Milano, 9 luglio 2025 – Per i pazienti con Diabete Mellito di Tipo 2 – in Italia quasi 4 milioni –, con Scompenso Cardiaco e Malattia Renale Cronica – in totale oltre 2 milioni diagnosticati –, la gestione della malattia è cambiata. L’Agenzia Italiana del Farmaco ha infatti approvato la riclassificazione delle gliflozine (farmaci appartenenti alla classe SGLT2i, impiegati nel trattamento delle tre patologie) nella fascia A dei prodotti rimborsabili acquistabili in farmacia, con l’eliminazione dei piani terapeutici, quindi l’abolizione dell’obbligo di visita specialistica ogni 6-12 mesi per ottenere il rinnovo del farmaco, favorendo una gestione più equa e più vicina ai bisogni dei pazienti.

“Accogliamo con grande soddisfazione l’ufficialità del passaggio della classe delle gliflozine alla distribuzione in farmacia territoriale e l’abolizione del piano terapeutico, due decisioni che rappresentano un cambiamento concreto e un momento di svolta atteso da tempo per migliorare la qualità di vita di milioni di pazienti cronici nell’ottica della facilitazione dell’accesso alla terapia – commentano Rossana Bordoni, Presidente di AISC (Associazione Italiana Scompensati Cardiaci), Stefano Nervo, Presidente di Diabete Italia, Massimo Morosetti, Presidente di FIR (Fondazione Italiana del Rene) e Anna Lisa Mandorino, Segretaria Generale Cittadinanzattiva –. Per chi convive quotidianamente con condizioni come lo scompenso cardiaco, la malattia renale cronica o il diabete di tipo 2, l’accesso alle terapie è spesso reso difficoltoso da percorsi burocratici complessi e diversi da regione a regione e, da oggi, grazie a queste nuove disposizioni, si compie un passo importante verso una sanità più vicina al paziente, più equa e uniforme sul territorio nazionale. Ci auguriamo che ora le Regioni possano recepire questa importante ridefinizione, eliminando, dove esistono, i piani terapeutici locali. Per i pazienti, i loro caregiver e i cittadini questo significa una riduzione degli spostamenti verso la farmacia, minore attesa, anche per le visite dallo specialista, possibilità di immediato ritiro del prodotto nella farmacia sotto casa e, come conseguenza, un miglioramento della qualità della vita. La prescrivibilità da parte del medico curante, incluso il medico di medicina generale, semplifica e velocizza l’accesso alla terapia, favorendo una presa in carico più efficace e integrata. Ma questo cambiamento non è solo una semplificazione amministrativa: rappresenta un passo avanti verso una gestione più umana e sostenibile delle malattie croniche che tiene conto dei reali bisogni delle comunità dei pazienti e dei cittadini”. 

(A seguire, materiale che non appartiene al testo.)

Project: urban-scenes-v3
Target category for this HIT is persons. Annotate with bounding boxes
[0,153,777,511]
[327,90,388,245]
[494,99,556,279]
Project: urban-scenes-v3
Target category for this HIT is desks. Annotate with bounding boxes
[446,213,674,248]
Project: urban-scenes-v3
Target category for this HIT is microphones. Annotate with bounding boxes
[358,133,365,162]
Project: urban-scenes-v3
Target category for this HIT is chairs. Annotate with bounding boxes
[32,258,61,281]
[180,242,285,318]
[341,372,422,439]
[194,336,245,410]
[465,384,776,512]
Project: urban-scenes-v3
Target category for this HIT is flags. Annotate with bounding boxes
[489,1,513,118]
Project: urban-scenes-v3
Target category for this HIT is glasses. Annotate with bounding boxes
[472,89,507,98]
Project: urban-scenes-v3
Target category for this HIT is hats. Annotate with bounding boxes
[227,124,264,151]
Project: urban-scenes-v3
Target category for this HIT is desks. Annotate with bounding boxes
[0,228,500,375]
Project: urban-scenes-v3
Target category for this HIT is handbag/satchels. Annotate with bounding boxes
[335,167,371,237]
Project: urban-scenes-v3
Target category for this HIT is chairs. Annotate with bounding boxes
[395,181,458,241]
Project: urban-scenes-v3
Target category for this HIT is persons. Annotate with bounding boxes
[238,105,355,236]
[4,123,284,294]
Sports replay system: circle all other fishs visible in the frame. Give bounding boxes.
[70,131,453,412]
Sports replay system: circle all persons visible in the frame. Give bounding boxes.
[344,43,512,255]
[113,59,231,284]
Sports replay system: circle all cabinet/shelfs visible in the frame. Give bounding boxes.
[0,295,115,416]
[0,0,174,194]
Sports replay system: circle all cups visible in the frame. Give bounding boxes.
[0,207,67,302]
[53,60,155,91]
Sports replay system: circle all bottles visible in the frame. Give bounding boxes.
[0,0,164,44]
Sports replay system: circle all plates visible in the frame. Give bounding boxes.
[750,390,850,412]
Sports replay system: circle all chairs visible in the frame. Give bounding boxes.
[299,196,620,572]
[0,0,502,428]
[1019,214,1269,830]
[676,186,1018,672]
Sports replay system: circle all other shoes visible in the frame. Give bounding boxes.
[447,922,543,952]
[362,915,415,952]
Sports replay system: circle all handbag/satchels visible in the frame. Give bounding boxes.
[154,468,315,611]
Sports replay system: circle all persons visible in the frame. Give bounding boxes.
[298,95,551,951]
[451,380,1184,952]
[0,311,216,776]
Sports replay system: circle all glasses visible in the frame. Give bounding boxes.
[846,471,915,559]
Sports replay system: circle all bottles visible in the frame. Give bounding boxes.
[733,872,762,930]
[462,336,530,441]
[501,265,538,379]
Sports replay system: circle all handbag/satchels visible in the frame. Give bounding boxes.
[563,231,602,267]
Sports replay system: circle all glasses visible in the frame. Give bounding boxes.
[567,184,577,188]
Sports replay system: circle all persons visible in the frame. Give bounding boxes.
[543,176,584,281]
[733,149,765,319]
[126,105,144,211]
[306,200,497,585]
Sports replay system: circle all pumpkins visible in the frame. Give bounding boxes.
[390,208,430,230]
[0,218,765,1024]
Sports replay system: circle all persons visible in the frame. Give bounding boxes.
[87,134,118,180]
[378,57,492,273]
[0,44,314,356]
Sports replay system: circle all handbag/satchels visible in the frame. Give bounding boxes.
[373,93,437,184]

“La semplificazione della prescrivibilità e della distribuzione delle gliflozine – ha commentato Francesca Patarnello, Vice President Market Access & Government Affairs AstraZeneca Italia – rappresenta un momento importante che ci avvicina al resto d’Europa. In Italia, per molti anni, l’innovazione nei farmaci destinati a patologie croniche come diabete e BPCO non è stata valorizzata, limitandone l’accesso dei pazienti. Oggi questo cambiamento dimostra la consapevolezza del SSN circa l’importanza di utilizzare precocemente alcune classi di farmaci, come le gliflozine, efficaci non solo nella gestione dei sintomi ma anche nella prevenzione di outcome clinici e nella riduzione dei costi sociali e sanitari. Auspichiamo che una maggiore accessibilità alle terapie e la semplificazione del percorso di cura riducano in parte le disuguaglianze che le persone che convivono con la patologia affrontano quotidianamente. Con la rimozione dei piani terapeutici si rende il percorso di cura più agevole e veloce alleggerendo il carico burocratico del medico e si semplifica la vita del paziente, mentre con la disponibilità del farmaco presso la farmacia al pubblico, si valorizza il ruolo della rete delle farmacie e si concretizza il concetto di prossimità. Come azienda leader nel settore siamo orgogliosi di aver contribuito alla ricerca di una soluzione a vantaggio dei pazienti e al tempo stesso sostenibile per il sistema e di averlo fatto all’interno di un percorso di ascolto, dialogo e collaborazione”.